::: PAGE EXTRACT

Introduction
In the last few years, we have seen widespread adoption of Artificial intelligence (AI) technologies both by private and public agencies. These technologies increasingly mediate our interaction with organizations both private and public, through for example newsfeeds, recommendations, diagnostics, and analytics. AI systems are also at the heart of many governments’ efforts to reduce crime through automated policing, improve public health through precision medicine, and effective distribution of welfare benefits, among others. With the increased adoption comes also risks associated with lack of transparency, discrimination, manipulation, and dangers to the democratic processes. Thus, increasingly, companies and public agencies must navigate evolving accountability demands and be aware of developing regulation surrounding the use of AI and related technologies.
In this course, participants will explore the ethical, normative, and societal implications of AI and mechanisms to ensure that AI systems remain accountable and advance the social good. Combining theoretical foundations from data ethics, law and governance, and real-world inquiry, participants will build their ethical imaginations and skills for responsible use of AI. The course will put a strong emphasis on the positives of AI technologies (AI for good) as much as the challenges.
To this end, the course will examine legal, policy, and ethical issues that arise throughout the full lifecycle of data science, digital platforms and autonomous, artificial intelligence, systems, from data collection, to storage, processing, analysis and use, including, privacy, surveillance, security, classification, discrimination, decisional-autonomy, and duties to warn or act.
Practically, using case studies, participants will explore current applications of quantitative reasoning in organizations, algorithmic transparency, and unintended automation of discrimination via data that contains biases rooted in race, gender, class, and other characteristics. The cases will be considered in the light of existing and proposed regulations in the European Union (EU) such as the General Data Protection Regulation (GDPR), the proposed AI Act and proposed Data Governance Regulation. The course will also introduce students to the global regulatory landscape, and ongoing efforts to make AI more accountable and work towards sustainable implementations of it.
Classes will be conducted in English (the term paper may be written in Norwegian).

::::::
::: DATASET CONTENT

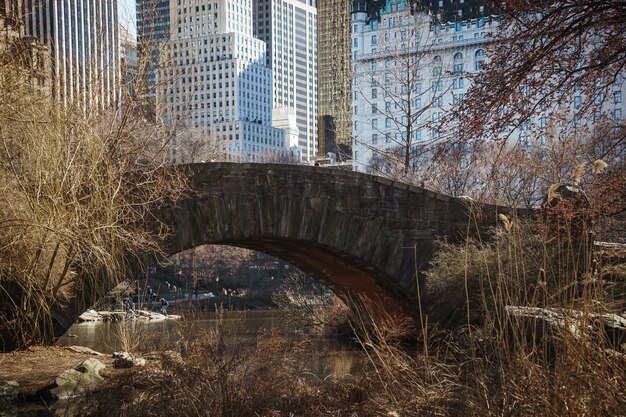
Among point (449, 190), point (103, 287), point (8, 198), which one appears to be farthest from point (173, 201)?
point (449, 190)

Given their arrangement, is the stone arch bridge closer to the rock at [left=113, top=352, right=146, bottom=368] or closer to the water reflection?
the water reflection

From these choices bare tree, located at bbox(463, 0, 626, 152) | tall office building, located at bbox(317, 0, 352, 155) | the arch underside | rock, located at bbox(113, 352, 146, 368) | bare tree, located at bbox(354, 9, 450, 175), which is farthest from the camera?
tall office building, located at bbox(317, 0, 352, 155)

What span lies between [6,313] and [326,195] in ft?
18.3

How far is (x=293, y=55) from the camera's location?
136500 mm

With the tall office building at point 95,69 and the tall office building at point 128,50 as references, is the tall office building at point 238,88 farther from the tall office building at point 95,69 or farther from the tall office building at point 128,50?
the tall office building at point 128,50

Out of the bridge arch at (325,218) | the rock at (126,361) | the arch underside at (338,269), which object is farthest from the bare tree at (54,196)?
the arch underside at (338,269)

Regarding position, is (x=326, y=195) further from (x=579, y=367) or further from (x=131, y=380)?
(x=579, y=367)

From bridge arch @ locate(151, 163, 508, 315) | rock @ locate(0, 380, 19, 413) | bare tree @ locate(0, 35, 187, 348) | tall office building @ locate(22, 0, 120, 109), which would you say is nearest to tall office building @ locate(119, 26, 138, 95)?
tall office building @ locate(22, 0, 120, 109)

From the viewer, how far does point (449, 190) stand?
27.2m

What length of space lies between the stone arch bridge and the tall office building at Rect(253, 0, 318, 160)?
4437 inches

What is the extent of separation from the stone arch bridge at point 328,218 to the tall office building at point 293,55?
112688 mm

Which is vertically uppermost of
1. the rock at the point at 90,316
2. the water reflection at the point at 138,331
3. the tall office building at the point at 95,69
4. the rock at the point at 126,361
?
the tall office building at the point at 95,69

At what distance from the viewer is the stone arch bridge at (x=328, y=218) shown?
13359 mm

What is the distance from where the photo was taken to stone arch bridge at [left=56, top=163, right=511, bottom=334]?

::::::

→ TASK PROMPT
Answer these questions from the course description:
(a) Which existing and proposed EU regulations will the case studies be considered against?
(b) In what language will classes be conducted, and what other language may the term paper be written in?
(c) Through what does the course description say governments use AI systems to reduce crime?

→ RESPONSE BOX
(a) The General Data Protection Regulation (GDPR), the proposed AI Act, and the proposed Data Governance Regulation.
(b) Classes will be in English, and the term paper may be written in Norwegian.
(c) Automated policing.